What has happened in the past eight months on the black money issue has never happened in the country before. The passing of the black money bill, the approach to various countries outside India with whom we have come to an understanding about sharing information, the G-20 summit where sharing information on black money is a scheme to which we all have agreed. Even the additions made to the income tax form, which are now under review, were brought in on the suggestion of the special investigation team. We are constantly in touch with the SIT in terms of tracking black money within the country. The black money bill would bring in people who have assets abroad and impose 30 per cent penalty on evaders. They will have the opportunity to pay the fine and regularise. But if you miss that opportunity, you will end up in jail.


Research methodology

HOW WE DID IT
THE WEEK-IMRB opinion poll has two segments. The 'expert evaluation' is based on the appraisal of economists, strategic analysts, corporate leaders and specialists in sectors such as agriculture, education and health care. As many as 50 experts in three cities—Delhi, Mumbai and Bengaluru—responded to detailed questionnaires on various topics.
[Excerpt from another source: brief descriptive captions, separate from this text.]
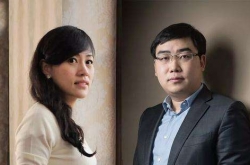 ��ά�����Ǹ �����Ǹ�����ǻ�Ҫ������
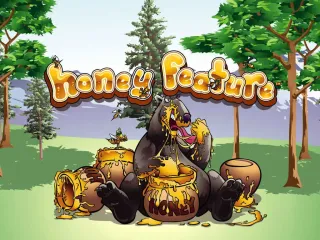 Bonus Bears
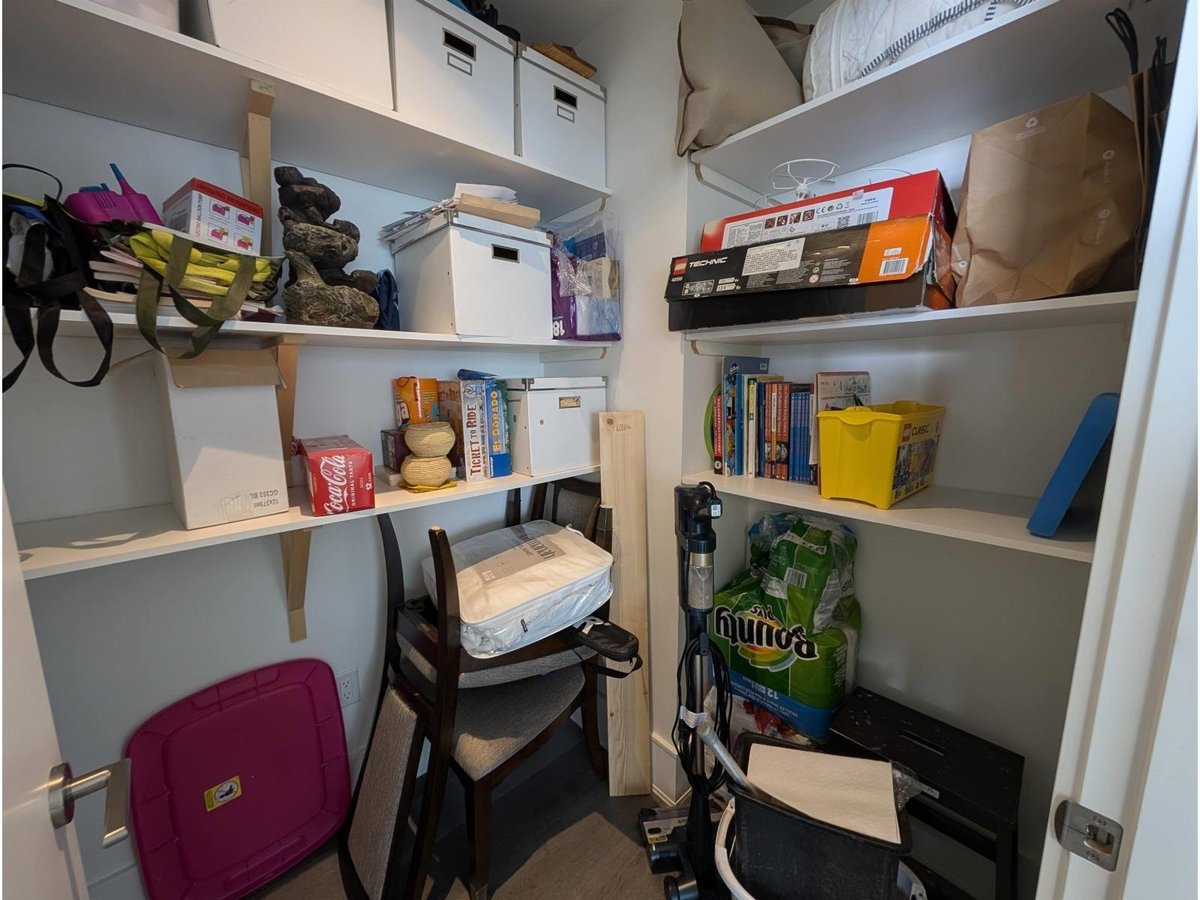 19FL 1500 MARTIN STREET - Photo 13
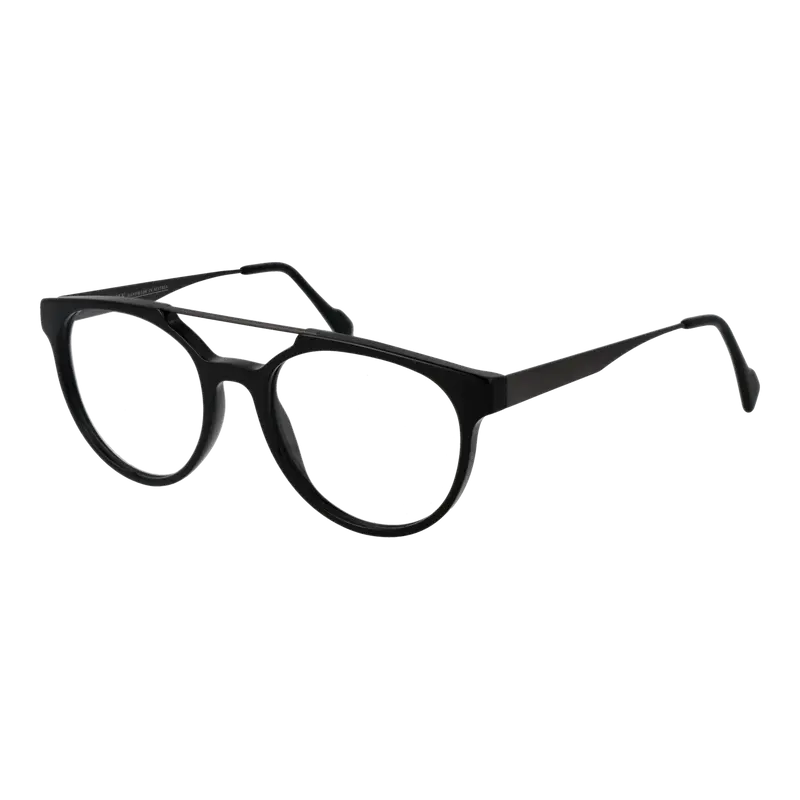Andy Wolf Montures optiques 4587 A 52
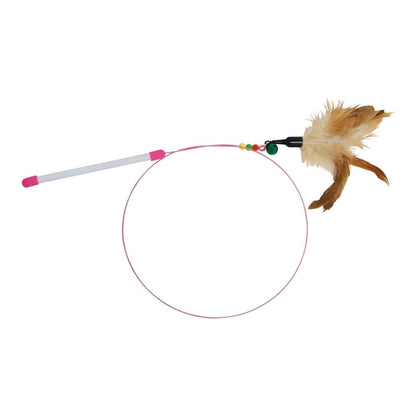 Cat toy Gloria Zaniah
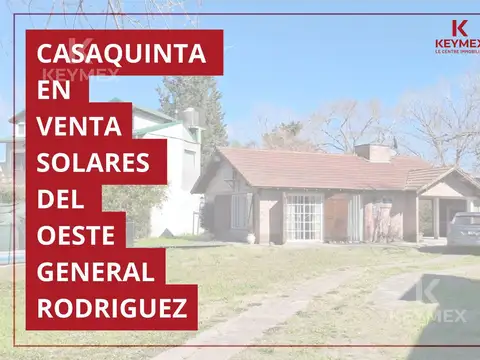 RIVERA JULIO E al 1000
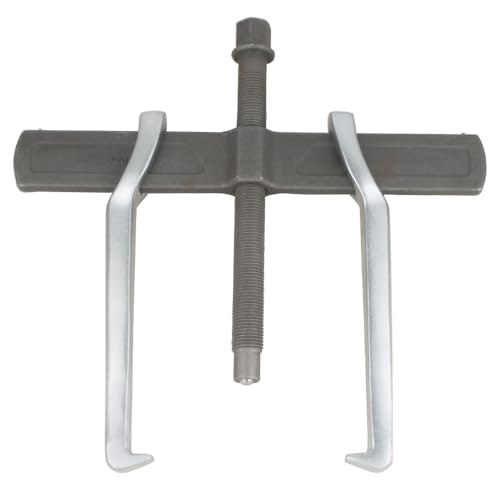 Mannifen 12-inch 2-Jaw Gear Puller: $33.45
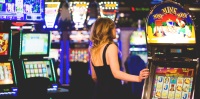 Kazino online Delaware bonus pa depozite, como hackear maquinas de kazino, a ka kazino snoqualmie hotel?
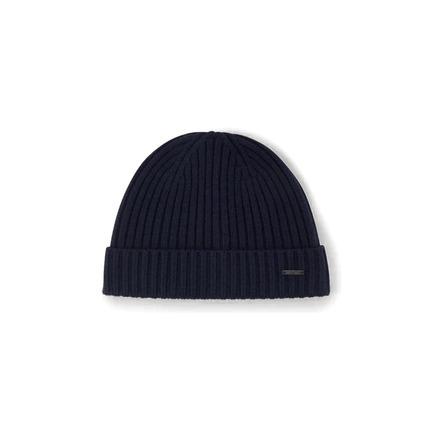 Joop! bonnet bleu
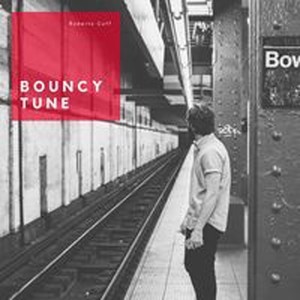 Bouncy Tune (Original Mix)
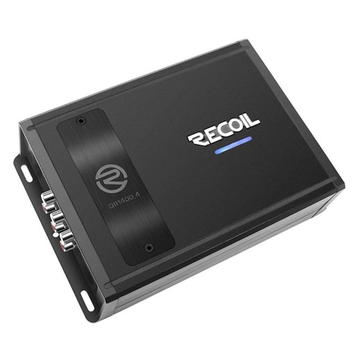 Recoil DII1400.4 - ракурс 1
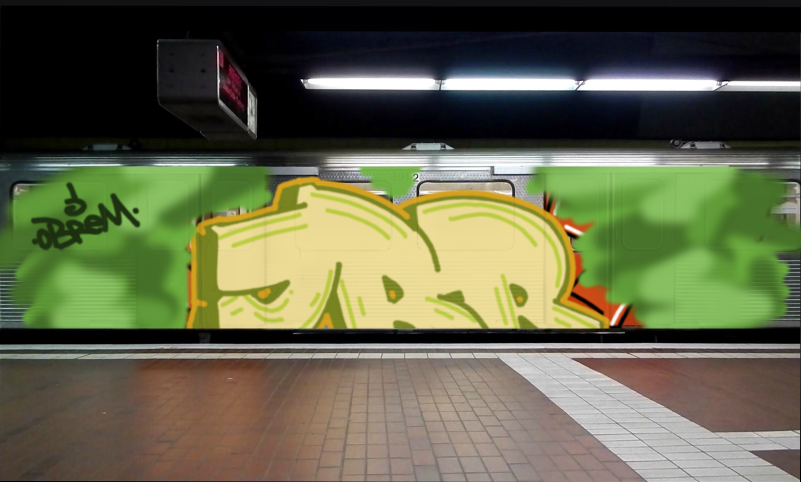 Bombing 1531233536216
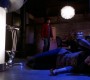 716Smallville0897.jpg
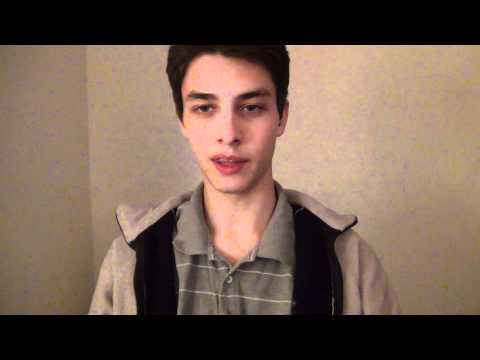 OnlineVideoGames - Gaming Schedule For 2012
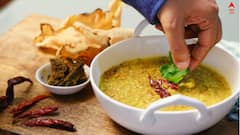 Makar Sankranti 2024: মকর সংক্রান্তিতে যে খাবারগুলি বাড়িতে না বানালেই নয়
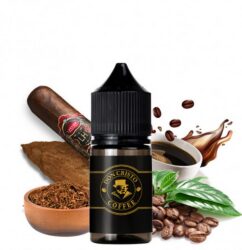 PGVG Labs Άρωμα Don Cristo Coffee 30ml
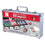 Nebraska Cornhuskers 300-Piece Poker Set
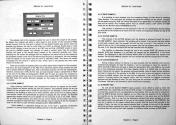 Replay 16 Atari instructions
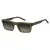 Tommy Hilfiger TH 2309/S 09Q/HA 55 Férfi napszemüveg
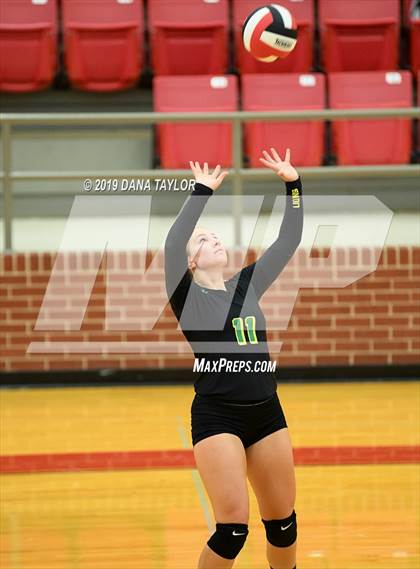 Thumbnail 1 in Dublin @ Mineral Wells photogallery.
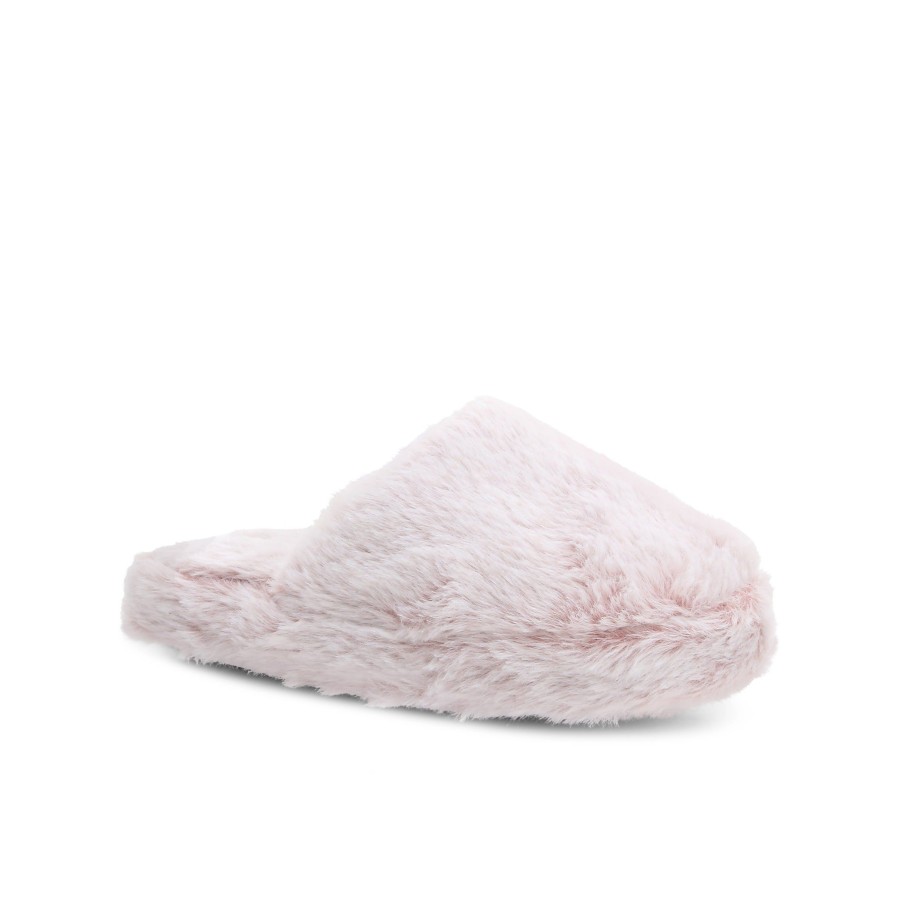 Kids' Number One Shoes Slippers | Cosy Kids' Slippers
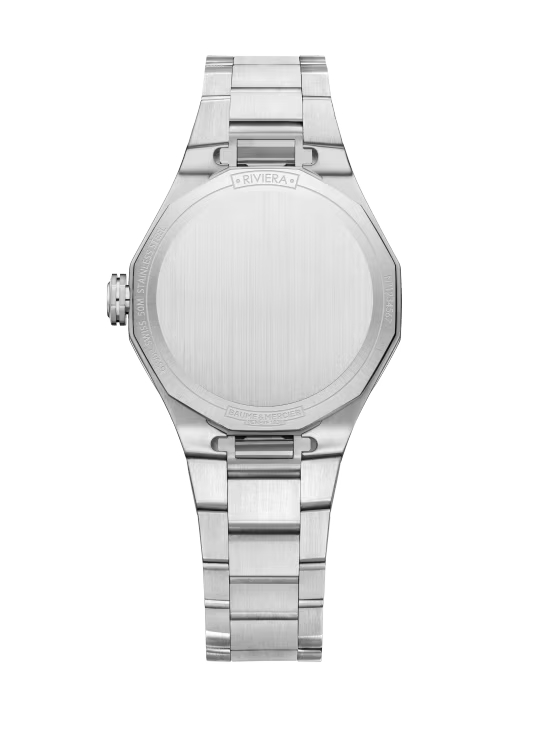 Riviera 10812 Quartz watch 10812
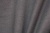 Трикотаж "Grange" GREY 2-2# (2,38м/кг), 280 гр/м2, шир.150 см, цвет серый - купить в Первоуральске. Цена 861.22 руб.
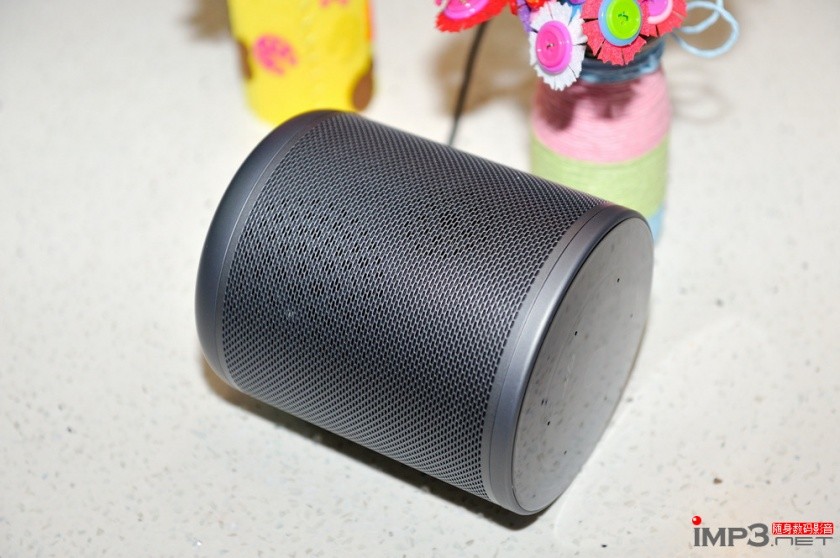 它是智能音箱的一股清流,小豹AI音箱上手体验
'Homemaker's take' reflects the assessment of respondents from eleven cities—Ahmedabad, Bengaluru, Chennai, Delhi, Hyderabad, Indore, Kochi, Kolkata, Lucknow, Ludhiana and Mumbai. As many as 1,092 women, belonging to upper- and middle-class households (as per the urban socio-economic classification), were interviewed for the survey.

The experts as well as the homemakers rated the government's performance on a scale of five (5 for very good; 4 for somewhat good; 3 for neither good, nor bad; 2 for somewhat poor; and 1 for very poor). The marks scored by the Modi government on a particular subject reflects the weighted average of the marks given by a group. For instance, a mark of 3.2 on the 'expert evaluation' segment means the weighted average of the marks given by experts was 3.2 out of 5.